Text data information Extraction - OCR in R

sraperia · February 4, 2020, 5:26pm

Hi All,

I need to read 100 pdf documents, where I need to extract the text information from the pdf and export the excel. In the pdf there are various text from which I need to create the data table. I am giving a part of the pdf from which I need to extract the information.

I am doing my job in the company(Employee Id : 12345678)
Name : XXXXX YYYYY
** Date of Birth : 12/12/2001**
** Place : AAAAAAAA**
** Address: 111, BLOCK 1,**
** XYZ LOCALITY**
** BANGKOK **
** Email id: xyz@yahoo.in**

I have to create the columns and extract all the information along with it from all the pdfs in Excel.
I am trying to use tesseract and pdf_convert.
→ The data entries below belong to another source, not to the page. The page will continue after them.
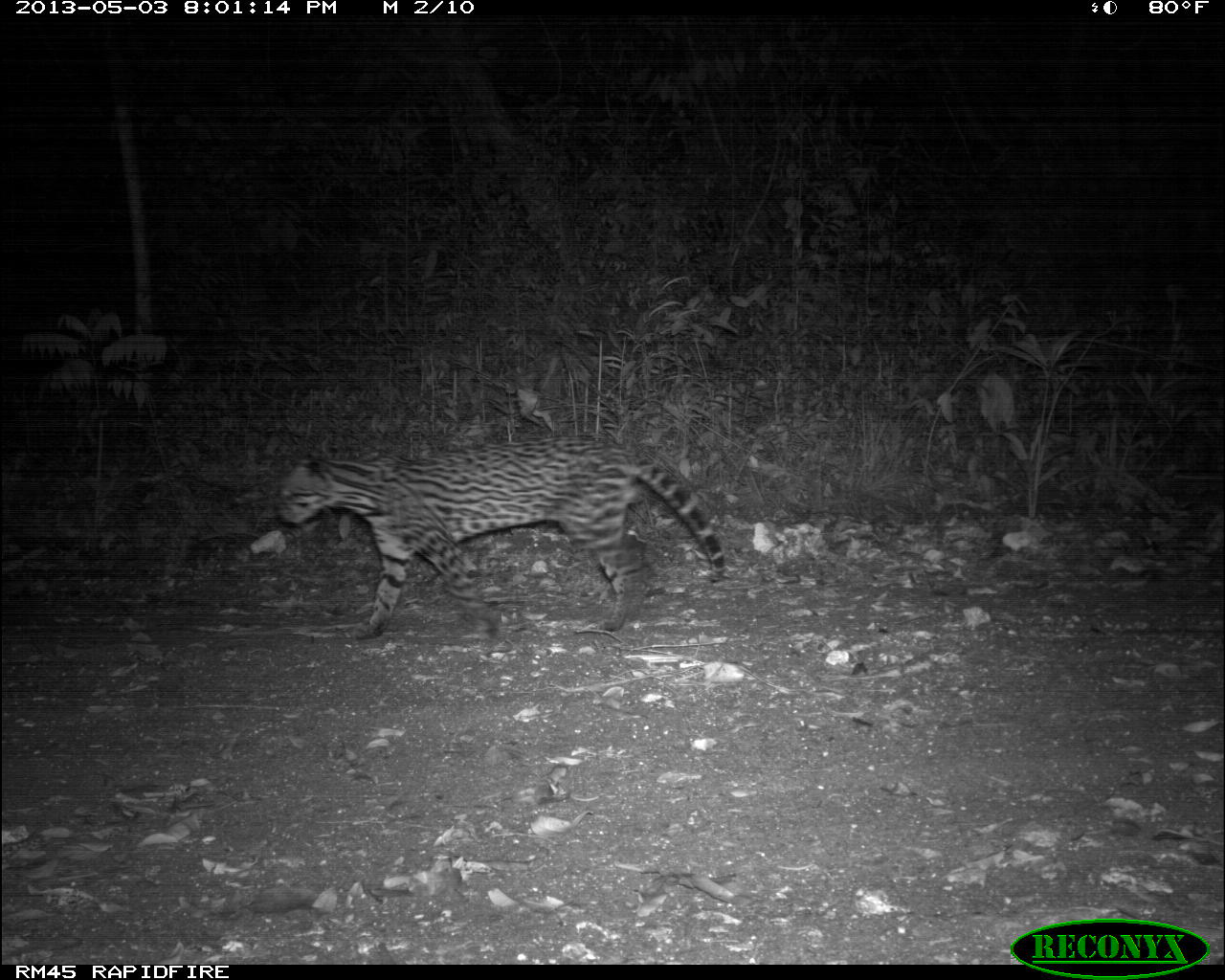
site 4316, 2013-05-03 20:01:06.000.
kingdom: Animalia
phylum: Chordata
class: Mammalia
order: Carnivora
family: Felidae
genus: Leopardus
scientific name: Leopardus pardalis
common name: ocelot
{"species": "Leopardus pardalis (ocelot)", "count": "1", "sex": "male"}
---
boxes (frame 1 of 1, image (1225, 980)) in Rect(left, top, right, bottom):
leopardus pardalis: Rect(273, 433, 723, 641)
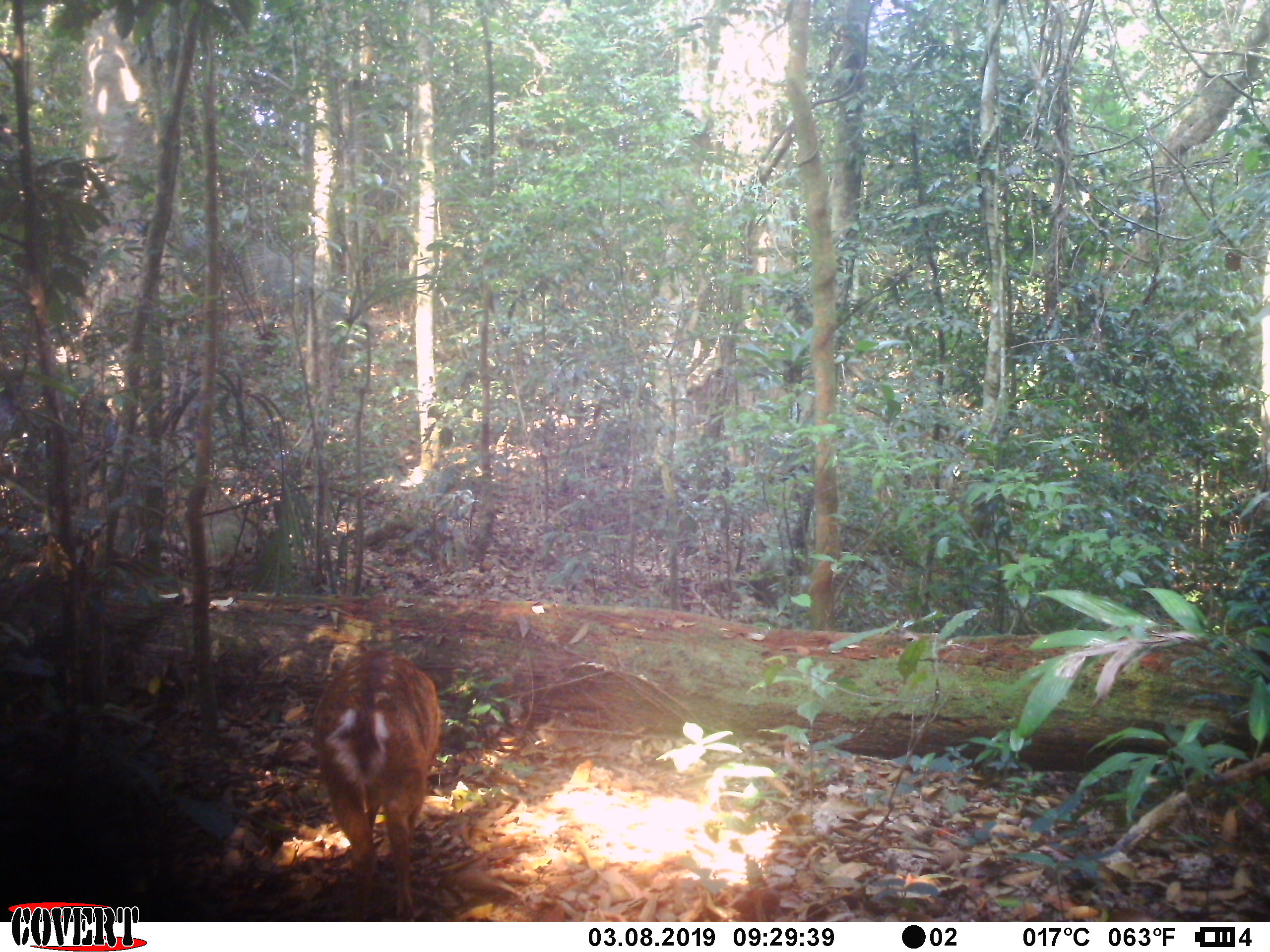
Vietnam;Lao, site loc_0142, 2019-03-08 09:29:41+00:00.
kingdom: Animalia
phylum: Chordata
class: Mammalia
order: Artiodactyla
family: Cervidae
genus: Muntiacus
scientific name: Muntiacus vuquangensis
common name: large-antlered muntjac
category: large antlered muntjac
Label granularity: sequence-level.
yan_lyesin · February 4, 2020, 6:49pm

Hi sraperia,
Some PDFs might already contain textual information presented in your document and you can read and parse PDF using excellent pdftools package available on CRAN. If your PDFs were scanned, and OCR was not performed - OCR will be required.
The best way to determine what type of PDF document you have is to try to select text using text selection tool in Acrobat. If you can select exact text that you see on screen - you can use pdftools.

system · February 25, 2020, 6:49pm

This topic was automatically closed 21 days after the last reply. New replies are no longer allowed.